Olympics updates: March 3, 2010
Matt Pickett Can only hope that ovechkin cries at the end of the night with a loss.
Lisa Parise WOULD be sitting next to russians at wingporium.ugh.
Anna Maxymiw why do i get teary eyed at the molsons canadian commercials? HELP.
joshokane With all of tonight’s tweets you’d think most Canadians cared about bob sledding more than once every four years. #seriously
roland_weapon that game made us so patriotic, we’re watching canada heritage minutes. shout out to marshall mcluhan!
wendyhoomo RT @gjhoodmo: Is sexist to suggest that women are very talented w/ a broom? Bad curling joke. I’m sorry: let’s sweep this under the button.
Kyle Walker Cheryl Bernard is a babe. Gold medal in my books.
@Kidkawartha Norway, give it up. You’re up against the Obi-Wan-Kenobi of curling. Seriously.
dybenko RT @randallh: RT @melle Dammit, Team Canada, PLAY LIKE GIRLS. #gocanadago
tmayoh Did jack layton just shove the girl infront of him because she was a more outrageous cheerer for tv?
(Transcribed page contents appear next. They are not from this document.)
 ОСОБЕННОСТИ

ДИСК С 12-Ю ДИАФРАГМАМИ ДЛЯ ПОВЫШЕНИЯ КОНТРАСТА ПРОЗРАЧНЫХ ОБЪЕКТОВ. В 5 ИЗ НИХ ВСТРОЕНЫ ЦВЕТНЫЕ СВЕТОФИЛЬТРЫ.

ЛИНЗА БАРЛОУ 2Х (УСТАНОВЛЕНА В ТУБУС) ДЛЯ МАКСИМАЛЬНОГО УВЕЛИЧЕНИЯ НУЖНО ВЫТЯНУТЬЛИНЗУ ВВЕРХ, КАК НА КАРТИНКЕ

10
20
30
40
I’m pretty sure he just shoved her down
Wade McAdam – Dear Sidney Crosby. Thanks for finally showing up. Nothing like leaving it until the last possible moments of the last possible game. Dick.
Linda Li THATS WHAT YOU GET FOR PLAYING OUR GAME, BITCH
jasonachiu Mike babcock is wearing a #livestrong bracelet, I should be wearing a liver strong bracelet. #olympics
danigirl1987 Somewhere a made-for-TV movie is being scripted about this hockey game. Wayne Gretzky to be played by Paul Gross. (via @ishmaeldaro) amazing
saadaslam RT @davidakin: RT @adamgoldenberg: Listen closely. That’s the sound of a nation peeing.
Twitter’s website goes over capacity during the Men’s gold hockey game. Too many tweets. Amazing.
Scott_Courtice Men should one-up the women ‘s team – keg stands at centre ice, followed by boat races on the blue line
randallh I still don’t understand why we’re giving Olympic medalists bunches of broccoli. /via @maggiefox better than politically incorrect roses
Steve Niles You know what’s worse than one Nickleback songs? Two by Avril.
Dan Hocking Somebody is playing a cruel, cruel joke on the people of the world with tonight’s closing ceremony musical choices – seriously, Nickelback, Avril, Alanis, Simple Plan AND Hedley, back-to-back?
Ryan Stewart talk about a huge Canadian pride boner being killed
colinlefevre Hey look its that douche @pmharper… Again… #van2010
rhh Screw this. Where the hell is the Hip?
rickvug I guess when we said Own the Podium, we weren’t talking about the whole thing; just the penthouse suite. /via @inkbase #van2010
Kevin Degruijter, “can you hear the u.s. sing???? I CAN’T HEAR A FUCKIN’ THING”
Brandon Lessel, “bummed i cant hate crosby anymore”
OmarAlghabra Michael J Fox “just visiting”?
mattlucid Arcade Fire, Fiest, Stars, Broken Social Scene, etc were busy tonight doing what exactly?
petermansbridg Only drunk can save us now.
danigirl1987 If we give a gold back, can we make this terrifying lineup of musicians stop? (via @mel_wood)
alexhundert 41 Olympic Tent Village residents have been fasttracked into some of the best units in the city. When we fight, we win.
dankellar children crying in downtown Vancouver as drunken hockey goons rip down traffic lights and yell… a lot.
Mike Pew has no voice, has sobered up a couple times today, high fived more people than he can count, sung O Canada at least 10 times (once with a band), ran down a 4 lane road with open beer without getting into trouble, paraded with tons of people through campus and down major roads, and oh yeah, WATCHED US GET OUR 14th GOLD! I LOVE THIS COUNTRY! If I forgot anything, let me know
NHLFlames “If the Americans win, they’ll probably make another movie about so we don’t want to see that happen.” – Reggie on CAN/USA #Flames #Van2010
goldenbc Sexy Mounties = the most patriotic boner ever. I love this fucking country.
Anne Theresa And then Hedley came out and Canada collectively wept
Wade McAdam Remember that time we won the Olympics??